◆ **EXERCISE DETAILS**:
Each line of the material must be returned exactly.
════════
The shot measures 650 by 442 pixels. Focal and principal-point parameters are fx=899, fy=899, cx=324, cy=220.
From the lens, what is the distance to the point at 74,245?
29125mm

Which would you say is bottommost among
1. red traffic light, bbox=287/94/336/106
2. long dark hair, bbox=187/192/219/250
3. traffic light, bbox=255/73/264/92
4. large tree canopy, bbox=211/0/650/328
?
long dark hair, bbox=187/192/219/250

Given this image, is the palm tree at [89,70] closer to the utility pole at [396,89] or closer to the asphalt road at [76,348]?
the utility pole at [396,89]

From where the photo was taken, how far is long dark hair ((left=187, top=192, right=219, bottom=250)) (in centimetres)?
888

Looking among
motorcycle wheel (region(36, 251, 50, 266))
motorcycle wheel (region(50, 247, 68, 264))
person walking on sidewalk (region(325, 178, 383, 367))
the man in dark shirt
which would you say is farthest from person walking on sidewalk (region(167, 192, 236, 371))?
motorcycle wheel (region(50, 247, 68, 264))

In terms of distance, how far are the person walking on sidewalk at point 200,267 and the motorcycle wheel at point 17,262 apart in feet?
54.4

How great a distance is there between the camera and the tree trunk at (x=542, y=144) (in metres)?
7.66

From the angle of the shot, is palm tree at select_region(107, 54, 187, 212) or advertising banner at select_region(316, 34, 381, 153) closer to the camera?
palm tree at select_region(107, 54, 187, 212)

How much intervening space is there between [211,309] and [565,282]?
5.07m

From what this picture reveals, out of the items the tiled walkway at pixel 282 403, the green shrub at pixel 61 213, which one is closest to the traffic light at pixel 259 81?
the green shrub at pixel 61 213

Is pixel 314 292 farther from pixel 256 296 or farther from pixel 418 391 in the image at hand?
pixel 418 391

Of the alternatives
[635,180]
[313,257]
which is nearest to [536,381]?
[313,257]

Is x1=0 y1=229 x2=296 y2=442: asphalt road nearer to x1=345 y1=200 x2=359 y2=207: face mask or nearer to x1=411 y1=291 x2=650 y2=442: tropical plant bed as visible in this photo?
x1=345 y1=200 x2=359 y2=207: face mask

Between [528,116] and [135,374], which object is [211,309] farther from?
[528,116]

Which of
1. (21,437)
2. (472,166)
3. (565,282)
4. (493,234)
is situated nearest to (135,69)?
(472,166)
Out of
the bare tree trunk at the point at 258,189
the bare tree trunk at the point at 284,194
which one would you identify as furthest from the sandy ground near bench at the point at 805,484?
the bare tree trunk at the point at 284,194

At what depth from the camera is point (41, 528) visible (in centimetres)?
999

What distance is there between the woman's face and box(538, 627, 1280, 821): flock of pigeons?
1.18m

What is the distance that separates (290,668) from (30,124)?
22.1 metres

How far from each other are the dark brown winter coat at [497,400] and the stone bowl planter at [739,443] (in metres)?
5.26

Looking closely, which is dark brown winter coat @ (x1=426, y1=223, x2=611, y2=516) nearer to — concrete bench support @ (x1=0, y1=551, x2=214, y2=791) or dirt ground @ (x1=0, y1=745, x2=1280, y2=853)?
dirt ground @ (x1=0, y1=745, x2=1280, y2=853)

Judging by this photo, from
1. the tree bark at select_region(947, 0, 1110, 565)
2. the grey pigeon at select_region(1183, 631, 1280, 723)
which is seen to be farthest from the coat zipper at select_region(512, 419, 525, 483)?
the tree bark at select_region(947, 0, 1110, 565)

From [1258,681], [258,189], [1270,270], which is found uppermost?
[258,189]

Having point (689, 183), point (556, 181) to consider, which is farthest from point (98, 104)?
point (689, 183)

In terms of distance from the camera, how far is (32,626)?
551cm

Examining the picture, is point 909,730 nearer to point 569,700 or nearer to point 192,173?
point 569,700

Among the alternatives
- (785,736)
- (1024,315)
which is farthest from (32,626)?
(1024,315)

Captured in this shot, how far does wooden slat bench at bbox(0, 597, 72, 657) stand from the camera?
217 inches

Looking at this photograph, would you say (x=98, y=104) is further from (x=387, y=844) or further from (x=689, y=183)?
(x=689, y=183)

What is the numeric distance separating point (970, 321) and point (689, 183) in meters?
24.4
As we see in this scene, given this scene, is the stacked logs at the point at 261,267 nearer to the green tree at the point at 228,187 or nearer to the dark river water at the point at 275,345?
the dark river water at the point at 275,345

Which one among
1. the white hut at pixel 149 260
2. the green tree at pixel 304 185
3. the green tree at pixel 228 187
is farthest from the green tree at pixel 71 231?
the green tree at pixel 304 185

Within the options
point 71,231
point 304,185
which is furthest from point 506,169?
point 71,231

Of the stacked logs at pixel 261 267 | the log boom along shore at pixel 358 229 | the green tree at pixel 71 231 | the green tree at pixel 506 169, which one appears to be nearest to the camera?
════════
◆ **EXERCISE RESPONSE**:
The shot measures 650 by 442 pixels. Focal and principal-point parameters are fx=899, fy=899, cx=324, cy=220.
From the lens, what is the distance to the point at 74,245?
29125mm

Which would you say is bottommost among
1. red traffic light, bbox=287/94/336/106
2. long dark hair, bbox=187/192/219/250
3. traffic light, bbox=255/73/264/92
4. large tree canopy, bbox=211/0/650/328
?
long dark hair, bbox=187/192/219/250

Given this image, is the palm tree at [89,70] closer to the utility pole at [396,89] or closer to the asphalt road at [76,348]?
the utility pole at [396,89]

From where the photo was taken, how far is long dark hair ((left=187, top=192, right=219, bottom=250)) (in centimetres)?
888

Looking among
motorcycle wheel (region(36, 251, 50, 266))
motorcycle wheel (region(50, 247, 68, 264))
person walking on sidewalk (region(325, 178, 383, 367))
the man in dark shirt
which would you say is farthest from person walking on sidewalk (region(167, 192, 236, 371))?
motorcycle wheel (region(50, 247, 68, 264))

In terms of distance, how far are the person walking on sidewalk at point 200,267 and the motorcycle wheel at point 17,262 apart in feet?
54.4

How great a distance is there between the camera and the tree trunk at (x=542, y=144) (in metres)?
7.66

From the angle of the shot, is palm tree at select_region(107, 54, 187, 212) or advertising banner at select_region(316, 34, 381, 153) closer to the camera?
palm tree at select_region(107, 54, 187, 212)

How much intervening space is there between [211,309] and [565,282]?
5.07m

From what this picture reveals, out of the items the tiled walkway at pixel 282 403, the green shrub at pixel 61 213, which one is closest to the traffic light at pixel 259 81?
the green shrub at pixel 61 213

Is pixel 314 292 farther from pixel 256 296 or farther from pixel 418 391 in the image at hand?
pixel 418 391

Of the alternatives
[635,180]
[313,257]
which is nearest to [536,381]?
[313,257]

Is x1=0 y1=229 x2=296 y2=442: asphalt road nearer to x1=345 y1=200 x2=359 y2=207: face mask or nearer to x1=411 y1=291 x2=650 y2=442: tropical plant bed as visible in this photo?
x1=345 y1=200 x2=359 y2=207: face mask

Between [528,116] and [135,374], which object is [211,309] farther from?
[528,116]

Which of
1. (21,437)
2. (472,166)
3. (565,282)
4. (493,234)
is situated nearest to (135,69)?
(472,166)
Out of
the bare tree trunk at the point at 258,189
the bare tree trunk at the point at 284,194
which one would you identify as furthest from the sandy ground near bench at the point at 805,484?
the bare tree trunk at the point at 284,194

At what depth from the camera is point (41, 528) visible (in centimetres)?
999

What distance is there between the woman's face and box(538, 627, 1280, 821): flock of pigeons?
1.18m

What is the distance that separates (290,668) from (30,124)?
22.1 metres

How far from each other are the dark brown winter coat at [497,400] and the stone bowl planter at [739,443] (in metres)?
5.26

Looking closely, which is dark brown winter coat @ (x1=426, y1=223, x2=611, y2=516) nearer to — concrete bench support @ (x1=0, y1=551, x2=214, y2=791) or dirt ground @ (x1=0, y1=745, x2=1280, y2=853)?
dirt ground @ (x1=0, y1=745, x2=1280, y2=853)

Judging by this photo, from
1. the tree bark at select_region(947, 0, 1110, 565)
2. the grey pigeon at select_region(1183, 631, 1280, 723)
which is seen to be farthest from the coat zipper at select_region(512, 419, 525, 483)?
the tree bark at select_region(947, 0, 1110, 565)

From [1258,681], [258,189], [1270,270], which is found uppermost?
[258,189]

Having point (689, 183), point (556, 181) to consider, which is farthest from point (98, 104)?
point (689, 183)

In terms of distance from the camera, how far is (32,626)?
551cm

Examining the picture, is point 909,730 nearer to point 569,700 or nearer to point 192,173?
point 569,700

Among the alternatives
- (785,736)
- (1024,315)
which is farthest from (32,626)?
(1024,315)

Captured in this shot, how far does wooden slat bench at bbox(0, 597, 72, 657) stand from the camera?
217 inches

Looking at this photograph, would you say (x=98, y=104) is further from (x=387, y=844) or further from (x=689, y=183)?
(x=689, y=183)

What is the numeric distance separating point (970, 321) and point (689, 183) in meters?
24.4
As we see in this scene, given this scene, is the stacked logs at the point at 261,267 nearer to the green tree at the point at 228,187 or nearer to the dark river water at the point at 275,345?
the dark river water at the point at 275,345

Which one among
1. the white hut at pixel 149 260
2. the green tree at pixel 304 185
3. the green tree at pixel 228 187
is farthest from the green tree at pixel 71 231?
the green tree at pixel 304 185

Within the options
point 71,231
point 304,185
which is furthest from point 506,169?
point 71,231

Of the stacked logs at pixel 261 267 | the log boom along shore at pixel 358 229 | the green tree at pixel 71 231 | the green tree at pixel 506 169, which one appears to be nearest to the camera?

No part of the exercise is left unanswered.